ANGEL GARCIA, PETITIONER,
v.
UNITED STATES, RESPONDENT.



The opinion of the court was delivered by: Hon. Harold Baer, Jr., District Judge*fn1

OPINION

Angel Garcia ("Petitioner") petitions this Court, pursuant to 28 U.S.C. 2255, to vacate, set aside or correct his sentence. Petitioner claims that (1) he was denied effective assistance of counsel in violation of the Sixth Amendment; (2) he did not commit the offense of using, carrying or possessing a firearm during and in relation to a crime of violence in violation of 18 U.S.C. § 924(c); (3) he did not commit a Hobbs Act Violation as Charged under 18 U.S.C. § 1951; (4) it was improper to have imposed on him a special assessment of $400.00 under 18 U.S.C. § 3013; and (5) his plea of guilty was not knowing, intelligent or voluntary because the trial court failed to advise him of the mandatory restitution under 18 U.S.C. 3663(a). For the following reasons, the petition is denied.

I. BACKGROUND

On June 24, 2004, Petitioner waived his indictment and the Government filed a three-count information, 03 Cr. 1098 (HB) (the "Information"), which charged Petitioner in Counts One and Two with two Bronx robberies that took place on September 3, 2003, and in Count Three with using and brandishing a firearm during the robbery charged in Count One, in violation of 18 U.S.C. § 924(c).
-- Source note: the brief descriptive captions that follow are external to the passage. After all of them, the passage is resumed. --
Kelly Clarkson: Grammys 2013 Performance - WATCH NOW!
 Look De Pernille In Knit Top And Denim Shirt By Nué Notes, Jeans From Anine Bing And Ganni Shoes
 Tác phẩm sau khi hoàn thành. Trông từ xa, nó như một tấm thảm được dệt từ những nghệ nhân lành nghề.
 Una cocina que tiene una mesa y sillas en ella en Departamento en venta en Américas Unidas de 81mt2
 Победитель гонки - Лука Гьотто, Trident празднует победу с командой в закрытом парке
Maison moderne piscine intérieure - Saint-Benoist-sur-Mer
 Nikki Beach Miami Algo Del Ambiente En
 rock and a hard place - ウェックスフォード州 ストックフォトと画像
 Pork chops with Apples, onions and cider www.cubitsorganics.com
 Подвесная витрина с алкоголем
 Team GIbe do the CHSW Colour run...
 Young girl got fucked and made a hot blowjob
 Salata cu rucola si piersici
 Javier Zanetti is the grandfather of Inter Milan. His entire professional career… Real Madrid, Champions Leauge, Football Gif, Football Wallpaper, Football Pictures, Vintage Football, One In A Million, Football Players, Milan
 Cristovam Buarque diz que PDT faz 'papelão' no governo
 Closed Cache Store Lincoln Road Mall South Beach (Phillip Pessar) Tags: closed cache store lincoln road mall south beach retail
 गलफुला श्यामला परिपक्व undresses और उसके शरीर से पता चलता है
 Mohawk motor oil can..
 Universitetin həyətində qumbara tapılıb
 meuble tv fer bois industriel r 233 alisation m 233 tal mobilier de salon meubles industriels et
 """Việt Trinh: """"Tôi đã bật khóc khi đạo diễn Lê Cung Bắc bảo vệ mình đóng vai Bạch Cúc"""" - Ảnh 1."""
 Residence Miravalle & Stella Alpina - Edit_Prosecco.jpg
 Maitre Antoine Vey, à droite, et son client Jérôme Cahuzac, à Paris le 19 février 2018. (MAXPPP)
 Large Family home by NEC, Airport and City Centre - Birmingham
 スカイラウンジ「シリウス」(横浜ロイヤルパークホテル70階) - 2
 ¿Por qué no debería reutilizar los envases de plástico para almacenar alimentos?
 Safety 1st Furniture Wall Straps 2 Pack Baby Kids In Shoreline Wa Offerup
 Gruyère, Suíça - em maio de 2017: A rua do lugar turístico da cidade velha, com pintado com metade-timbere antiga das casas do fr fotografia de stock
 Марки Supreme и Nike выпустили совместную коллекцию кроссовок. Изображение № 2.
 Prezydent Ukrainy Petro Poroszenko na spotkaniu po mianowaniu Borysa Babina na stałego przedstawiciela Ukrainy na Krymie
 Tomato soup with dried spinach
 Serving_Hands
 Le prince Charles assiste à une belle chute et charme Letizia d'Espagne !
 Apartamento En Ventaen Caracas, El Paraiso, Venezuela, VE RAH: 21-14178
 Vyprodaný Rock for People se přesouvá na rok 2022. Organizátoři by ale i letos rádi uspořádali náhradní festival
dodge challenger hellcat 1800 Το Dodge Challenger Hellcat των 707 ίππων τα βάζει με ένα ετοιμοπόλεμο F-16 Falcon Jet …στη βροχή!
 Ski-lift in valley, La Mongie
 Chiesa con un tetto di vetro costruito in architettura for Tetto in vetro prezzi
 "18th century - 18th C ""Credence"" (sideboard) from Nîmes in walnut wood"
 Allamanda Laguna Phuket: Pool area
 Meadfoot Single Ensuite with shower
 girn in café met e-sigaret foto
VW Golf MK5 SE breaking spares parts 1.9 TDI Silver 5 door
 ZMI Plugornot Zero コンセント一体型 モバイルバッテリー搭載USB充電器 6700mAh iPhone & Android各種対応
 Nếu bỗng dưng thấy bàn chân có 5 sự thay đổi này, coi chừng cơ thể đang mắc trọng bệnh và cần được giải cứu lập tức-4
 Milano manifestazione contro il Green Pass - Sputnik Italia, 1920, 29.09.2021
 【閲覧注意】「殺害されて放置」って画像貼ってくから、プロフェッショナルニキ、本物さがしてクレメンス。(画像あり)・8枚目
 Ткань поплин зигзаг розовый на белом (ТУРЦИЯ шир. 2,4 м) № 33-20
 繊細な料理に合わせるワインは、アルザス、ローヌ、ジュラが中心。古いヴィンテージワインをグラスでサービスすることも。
The two robberies in the Bronx alleged that Petitioner and his co-conspirators dressed up as police officers and robbed two merchants. One of the robberies took place in an apartment out of which clothing was sold, and the other robbery took place in a warehouse out of which compact discs were sold. During the robbery, Petitioner and his co-conspirators are alleged to have posed as police officers and at least some of them were alleged to have carried unconcealed firearms.

Also on June 24, 2004, Petitioner executed a plea agreement with the Government ("First Plea Agreement") in which he agreed to plead guilty to the three counts of the Information. (First Plea Agreement ¶¶ 1-5.) That same day, the defendant allocuted and was found competent to plead guilty, and his plea was accepted. (First Plea Tr. 9). The Government explained the statutory minimums and maximum sentence for each of the counts, as well as that "the Court must order restitution to any victims of the offense." (Id.)

During the first plea hearing, this Court confirmed that Petitioner was "pleading guilty voluntarily and of [his] own free will and because [he was] in fact guilty." (Id. 10.) Petitioner explained that on September 3, 2003, he and his co-conspirators committed two robberies, during which they impersonated police officers and stole clothing from one merchant and compact discs from the other merchant. (Id. 16-17.) The Government then proffered that it could establish that both the stolen clothing and compact discs had traveled in interstate commerce. (Id. 19.) The Court accepted Petitioner's first plea agreement.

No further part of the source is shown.